Excerpted text >>
■ ■ ■ ■ ■ ■ ■

You can find more information here:
https://cwiki.apache.org/confluence/display/FLINK/FLIP-27%3A+Refactor+Source+Interface

On Wed, Feb 12, 2020 at 11:30 AM Akshay Aggarwal <
akshay.aggar...@flipkart.com> wrote:

> Thanks Aljoscha. Is there a JIRA where this is getting tracked?
>
> ~Akshay
>
> On Wed, Feb 12, 2020 at 1:56 PM Aljoscha Krettek <aljos...@apache.org>
> wrote:
>
>> Hi,
>>
>> I'm afraid your analysis is 100% correct. Currently there's no
>> out-of-box feature for dealing with this but our work on a new source
>> interface ([1]) will enable us to add a feature that we call "event-time
>> alignment" where source readers would slow down reading from certain
>> source partitions if their watermark advances to far beyond the minimum
>> watermark over all source partitions.
>>
>> Best,
>> Aljoscha
>>
>> On 07.02.20 13:36, Akshay Aggarwal wrote:
>> > Hi Flink Users,
>> >
>> > We have a scenario where we're reading from multiple kafka topics using
>> a
>> > single kafka consumer. Each topic has a very different ingestion rate,
>> like
>> > CheckoutTopic has 500 rec/sec, PageViewTopic has 10,000 rec/sec. We are
>> > performing ordering of these events across topics using a keyed process
>> > function (keyed on userId) and a EVENT_TIME watermark which is based on
>> the
>> > ingestionTs of the record captured just before it is produced into
>> kafka.

■ ■ ■ ■ ■ ■ ■

Raw data >>
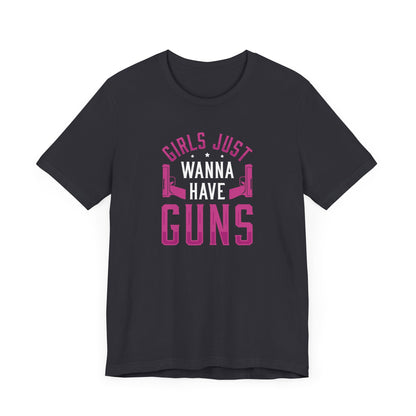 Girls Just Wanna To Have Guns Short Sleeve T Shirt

■ ■ ■ ■ ■ ■ ■

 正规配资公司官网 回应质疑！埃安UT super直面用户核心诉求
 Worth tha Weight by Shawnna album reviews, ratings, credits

■ ■ ■ ■ ■ ■ ■

Work instruction A >> In the Flink thread, what ingestion rate is given for PageViewTopic?
Work instruction B >> List every date and time that the Flink thread gives for when a message was written.
Work instruction C >> Summarize the Flink thread in three sentences.
The lines shown with the Flink thread were drawn from a different source.

Exercise response A >> 10,000 rec/sec.

Exercise response B >>
- Wed, Feb 12, 2020 at 11:30 AM
- Wed, Feb 12, 2020 at 1:56 PM
- 07.02.20 13:36

Exercise response C >> Akshay Aggarwal describes reading from multiple Kafka topics with very different ingestion rates through a single Kafka consumer, ordering the events across topics with a keyed process function and an event-time watermark. Aljoscha Krettek says the analysis is correct and that there is currently no out-of-box feature for this, but that work on a new source interface will allow "event-time alignment," where source readers slow down reading from partitions whose watermark advances far beyond the minimum. When Akshay asks whether a JIRA tracks this, the reply points to the FLIP-27 wiki page on refactoring the source interface.